The recursive dirwalk can be rewritten as an Forward iterator.


type dirwalk struct {
    cur   string
    queue []string
    err   error
}

func Dirwalk(filename string) i.Forward {
    // remove trailing /
    strings.TrimSuffix(filename, "/")
    // construct and initialize
    var dw dirwalk
    dw.queue = []string{filename}
    dw.Next()
    return &dw
}

The dirwalk structure contains a queue of filenames to be processed. The cur variable holds the filename that will be returned when Value() is called. Dirwalk simply constructs this structure and returns it, encapsulated as a Forward iterator.


func (dw *dirwalk) Value() interface{} {
    return dw.cur
}

func (dw *dirwalk) Error() error {
    return dw.err
}

func (dw *dirwalk) AtEnd() bool {
    return len(dw.queue) == 0
}

The length of the queue represents the state of the iteration; once it hits zero we are done.


func (dw *dirwalk) Next() error {
    // pop head from queue
    dw.cur, dw.queue = dw.queue[0], append(dw.queue[1:])

    // open file
    var file *os.File
    if file, dw.err = os.Open(dw.cur); dw.err != nil {
        return dw.err
    }
    defer file.Close()
    // stat file
    var stat os.FileInfo
    if stat, dw.err = file.Stat(); dw.err != nil {
        return dw.err
    }
    if stat.IsDir() {
        // read files in directory
        var files []string
        if files, dw.err = file.Readdirnames(0); dw.err != nil {
            return dw.err
        }

        // add files in directory to queue
        for _, subfile := range files {
            dw.queue = append(dw.queue, dw.cur+string(os.PathSeparator)+subfile)
        }
    }
    return dw.err
}

Next is the engine of the iterator. It pops the queue for the current filename and then processes it. If it is a simple file we are done and return. If it is a directory we read through it and put the filenames in it on the queue.


for itr := Dirwalk(os.Args[1]); !itr.AtEnd(); itr.Next() {
    fmt.Println(itr.Value())
}

Using the iterator is very simple, simply construct it and loop through it. This provides an opportunity to write the first higher order function that depends on the Iterator interface. The loop can be written as an Each function as follows:


type EachFunc func(i Iterator) bool

func Each(i Forward, e EachFunc) {
    for ; !i.AtEnd(); i.Next() {
        if !e(i) {
            break
        }
    }
}

It accepts a Forward iterator and a function of type EachFunc, loops through the data stream and calls the function on each Iterator.
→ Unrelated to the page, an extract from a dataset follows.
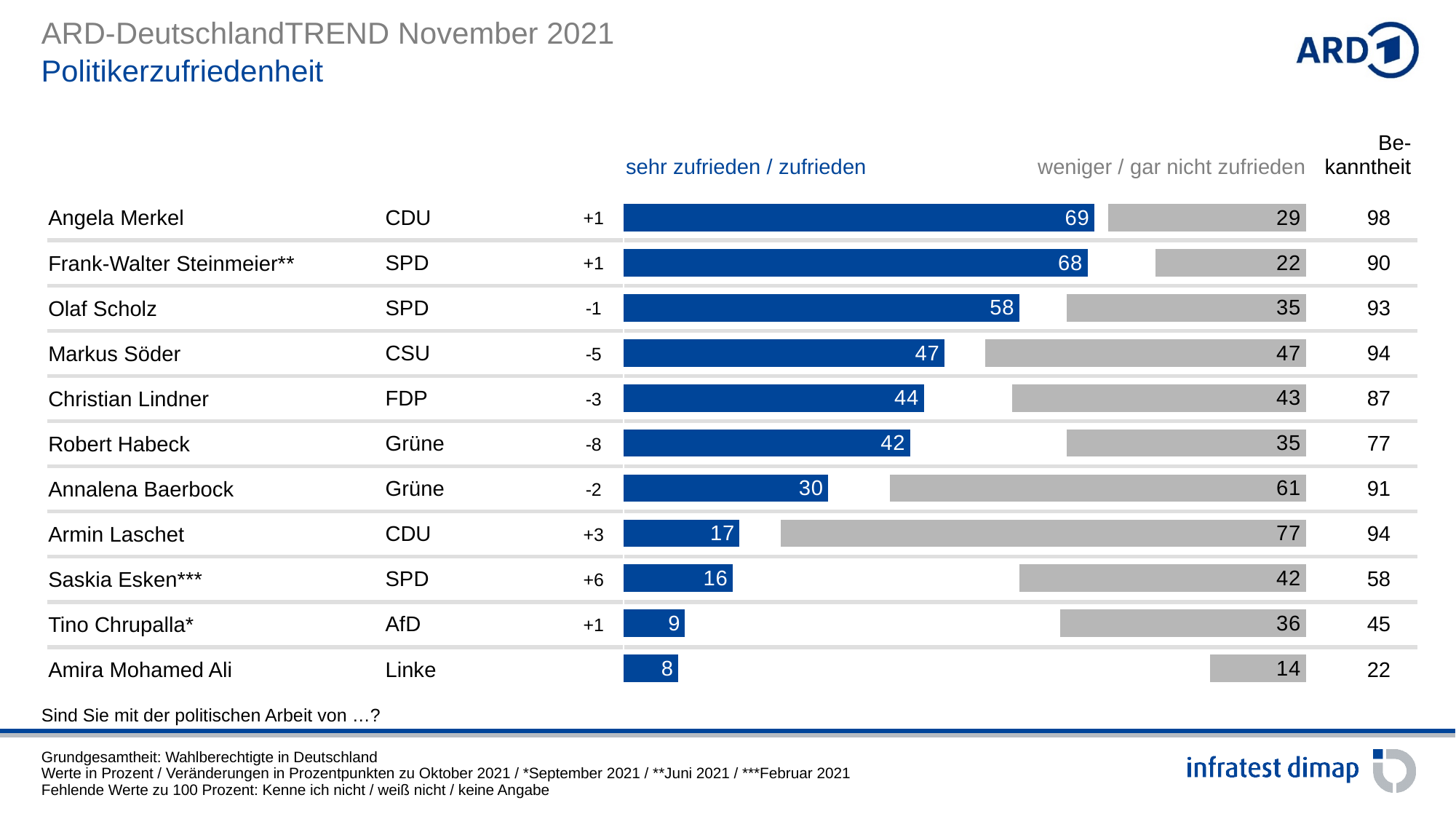
What is the 'sehr zufrieden / zufrieden' value for Angela Merkel? 69 How many politicians are shown in the chart? 11 What colour are the 'sehr zufrieden / zufrieden' bars? Blue Which politician has the highest 'sehr zufrieden / zufrieden' value? Angela Merkel Who has a larger 'sehr zufrieden / zufrieden' value, Christian Lindner or Robert Habeck? Christian Lindner Which politician has the highest 'weniger / gar nicht zufrieden' value? Armin Laschet What is the change in percentage points shown for Saskia Esken? +6 What type of chart is shown on the slide? Bar chart What is the 'weniger / gar nicht zufrieden' value for Annalena Baerbock? 61 What is the 'Bekanntheit' value for Robert Habeck? 77 What is the difference between the 'sehr zufrieden / zufrieden' values of Olaf Scholz and Markus Söder? 11 Which politician has the lowest 'sehr zufrieden / zufrieden' value? Amira Mohamed Ali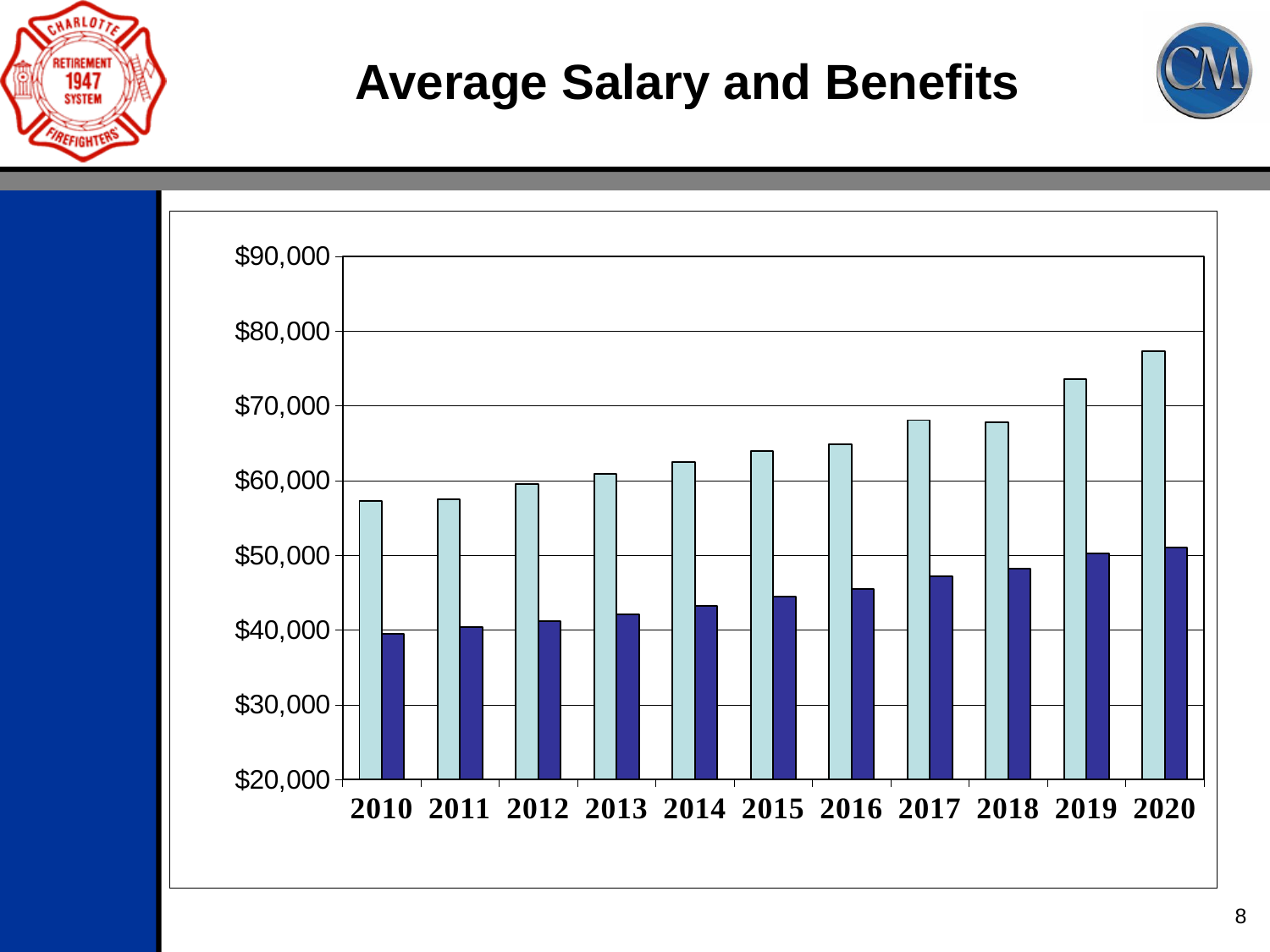
Which is larger, the dark blue bar for 2012 or the dark blue bar for 2016? 2016 Is the value of the dark blue bar for 2018 greater or less than $40,000? greater Is the value of the light blue bar for 2017 greater or less than $70,000? less Is the value of the dark blue bar for 2015 greater or less than $50,000? less Which is larger, the light blue bar for 2016 or the light blue bar for 2019? 2019 What is the title of the chart on the slide? Average Salary and Benefits How many years are shown along the x axis of the chart? 11 Do the dark blue bars generally rise or fall from 2010 to 2020? Rise In which year is the light blue bar the tallest? 2020 What kind of chart is shown on the slide? Bar chart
If the function returns false, the loop breaks. Now we can use the Dirwalk() iterator as follows:


Each(Dirwalk(os.Args[1]), func(itr i.Iterator) bool {
    fmt.Println(itr.Value())
    return true
})

Yes, this is very trivial and of dubious value, but it is a start. You can get the source at GitHub and you can get the source for the Each function in the i package.